The state of New York has begun a multi-phase review process for five proposals seeking to build offshore wind turbines in the Great Lakes.
The New York Power Authority is expecting to spend six to seven months looking into the projects proposed for state waters of Lake Erie and Lake Ontario before picking a preferred developer or developers.
The proposals came forward under the Authority’s Great Lakes Offshore Wind (GLOW) initiative, launched last December.
The exact size and location for the wind project has not been decided, but the Authority’s original request for proposals sought projects of between 120 megawatts and 500MW in capacity.
Under the current timeline, a preferred developer or developers will be selected in late 2010 or early 2011, before a two-year permitting process is carried out.
Construction for the successful wind projects is slated for a 2013 start, with hopes that offshore wind farms could be commercially operational by 2015 or 2016.
Richard M. Kessel, president and chief executive officer, NYPA, said on Friday: “There is much work to be done before any project can be built and once NYPA’s initial review phase is complete, there will be significant opportunities for community participation in the next phases of the evaluation process.”
The Authority said the five proposals now being reviewed represented a “strong showing”, comparing it to the three projects that came forward for Delaware’s offshore wind attempt and five for New Jersey.
The successful project or projects will enter into a power purchase agreement to sell generated power to the NYPA.
Meanwhile the Authority has been encouraging businesses in the state to come forward if they might be in position to provide goods or services to a developing offshore wind industry in New York.
Companies can register on the GLOW initiative website, where 220 businesses have already listed their availability.
A number of “Get Listed!” events are being organized to help businesses find out more, with one scheduled for June 24 at Syracuse University, and another for July 27 in Dunkirk.
Bill Daily, administrative director and chief executive officer at the Chautauqua County Industrial Development Agency, said: “Harnessing this resource to generate electricity will lead to economic development by the creation of jobs.

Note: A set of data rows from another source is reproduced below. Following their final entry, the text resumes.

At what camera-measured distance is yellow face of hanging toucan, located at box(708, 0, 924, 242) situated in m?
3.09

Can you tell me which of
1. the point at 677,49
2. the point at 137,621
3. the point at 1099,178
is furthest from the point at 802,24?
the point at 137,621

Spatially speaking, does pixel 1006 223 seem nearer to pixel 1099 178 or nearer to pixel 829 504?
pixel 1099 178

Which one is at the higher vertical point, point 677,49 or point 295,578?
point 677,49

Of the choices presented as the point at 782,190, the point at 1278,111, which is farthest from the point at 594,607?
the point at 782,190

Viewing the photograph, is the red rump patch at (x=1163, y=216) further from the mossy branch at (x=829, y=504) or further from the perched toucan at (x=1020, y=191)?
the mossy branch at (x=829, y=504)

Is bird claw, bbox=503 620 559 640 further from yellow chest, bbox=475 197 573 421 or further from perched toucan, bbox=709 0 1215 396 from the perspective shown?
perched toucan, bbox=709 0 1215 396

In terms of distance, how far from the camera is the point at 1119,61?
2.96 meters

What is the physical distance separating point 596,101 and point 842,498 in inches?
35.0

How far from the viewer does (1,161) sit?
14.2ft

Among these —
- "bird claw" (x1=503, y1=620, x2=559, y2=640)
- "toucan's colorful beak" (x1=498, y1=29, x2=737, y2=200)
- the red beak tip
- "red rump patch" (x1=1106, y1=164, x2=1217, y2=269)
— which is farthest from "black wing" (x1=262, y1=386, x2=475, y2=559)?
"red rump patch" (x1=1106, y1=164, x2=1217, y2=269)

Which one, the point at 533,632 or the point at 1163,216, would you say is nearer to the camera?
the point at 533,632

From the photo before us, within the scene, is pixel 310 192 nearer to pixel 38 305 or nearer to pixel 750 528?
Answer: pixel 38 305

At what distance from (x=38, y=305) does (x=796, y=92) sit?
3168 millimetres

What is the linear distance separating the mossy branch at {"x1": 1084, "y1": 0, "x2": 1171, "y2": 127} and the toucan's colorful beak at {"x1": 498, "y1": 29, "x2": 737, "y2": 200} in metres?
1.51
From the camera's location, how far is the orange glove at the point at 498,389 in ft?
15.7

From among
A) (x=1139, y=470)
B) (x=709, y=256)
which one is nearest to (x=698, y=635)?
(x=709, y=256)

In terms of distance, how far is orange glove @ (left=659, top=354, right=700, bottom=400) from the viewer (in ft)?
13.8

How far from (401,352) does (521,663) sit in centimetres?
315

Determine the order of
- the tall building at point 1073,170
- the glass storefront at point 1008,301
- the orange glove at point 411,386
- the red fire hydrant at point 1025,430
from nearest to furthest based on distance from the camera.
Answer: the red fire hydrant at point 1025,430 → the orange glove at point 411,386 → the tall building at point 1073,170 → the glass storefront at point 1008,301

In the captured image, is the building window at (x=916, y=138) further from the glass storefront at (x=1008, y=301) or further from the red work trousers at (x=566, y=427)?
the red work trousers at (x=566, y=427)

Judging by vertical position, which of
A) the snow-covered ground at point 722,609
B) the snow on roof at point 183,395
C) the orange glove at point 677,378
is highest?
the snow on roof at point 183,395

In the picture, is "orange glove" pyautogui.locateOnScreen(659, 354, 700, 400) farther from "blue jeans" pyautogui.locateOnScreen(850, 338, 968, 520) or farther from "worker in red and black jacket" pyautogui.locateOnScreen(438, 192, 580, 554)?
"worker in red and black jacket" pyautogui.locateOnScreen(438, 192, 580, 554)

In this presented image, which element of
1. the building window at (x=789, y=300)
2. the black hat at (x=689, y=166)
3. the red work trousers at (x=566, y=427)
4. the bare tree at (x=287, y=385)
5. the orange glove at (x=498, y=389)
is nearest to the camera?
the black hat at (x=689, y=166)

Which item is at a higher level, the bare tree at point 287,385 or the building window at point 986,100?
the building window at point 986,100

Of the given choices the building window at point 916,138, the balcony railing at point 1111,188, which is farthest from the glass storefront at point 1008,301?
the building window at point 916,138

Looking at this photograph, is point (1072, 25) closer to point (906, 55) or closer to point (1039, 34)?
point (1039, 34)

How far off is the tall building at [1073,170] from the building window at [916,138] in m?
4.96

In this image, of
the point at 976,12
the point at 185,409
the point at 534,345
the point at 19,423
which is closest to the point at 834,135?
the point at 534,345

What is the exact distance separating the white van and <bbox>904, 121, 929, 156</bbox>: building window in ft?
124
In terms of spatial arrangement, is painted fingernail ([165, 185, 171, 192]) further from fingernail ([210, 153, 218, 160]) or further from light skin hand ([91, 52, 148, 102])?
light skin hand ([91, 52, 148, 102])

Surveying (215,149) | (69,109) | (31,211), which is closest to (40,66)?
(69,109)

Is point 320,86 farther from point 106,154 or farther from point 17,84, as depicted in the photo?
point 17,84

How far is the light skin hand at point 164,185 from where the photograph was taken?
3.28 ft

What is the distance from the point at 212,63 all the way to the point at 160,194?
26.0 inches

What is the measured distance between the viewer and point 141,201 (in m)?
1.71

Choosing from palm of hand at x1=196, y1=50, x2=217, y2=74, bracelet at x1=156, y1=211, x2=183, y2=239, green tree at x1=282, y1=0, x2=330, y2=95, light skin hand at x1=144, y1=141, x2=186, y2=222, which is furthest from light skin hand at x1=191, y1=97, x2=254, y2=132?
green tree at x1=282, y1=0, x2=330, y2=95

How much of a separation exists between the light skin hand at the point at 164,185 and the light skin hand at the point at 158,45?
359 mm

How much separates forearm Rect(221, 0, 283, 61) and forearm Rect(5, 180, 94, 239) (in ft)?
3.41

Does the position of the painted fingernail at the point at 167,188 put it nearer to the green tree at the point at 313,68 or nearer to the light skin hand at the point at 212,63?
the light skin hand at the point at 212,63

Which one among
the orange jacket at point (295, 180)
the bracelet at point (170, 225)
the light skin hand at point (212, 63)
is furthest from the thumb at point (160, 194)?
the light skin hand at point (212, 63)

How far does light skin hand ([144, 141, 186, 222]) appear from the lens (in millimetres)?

Many jobs during construction phases, but more importantly high-paying permanent jobs located in our communities along Lake Erie.”
While local politicians and citizens groups are supporting the development of offshore wind in New York State waters, opposition to the installation of wind turbines is also materializing.
Legislatures in Owego, Jefferson, and Wayne Counties have all passed resolutions opposing “the New York Power Authority’s proposals to provide incentives for the siting of wind towers (Great Lakes Offshore Wind project) in Lake Ontario’s eastern basin”.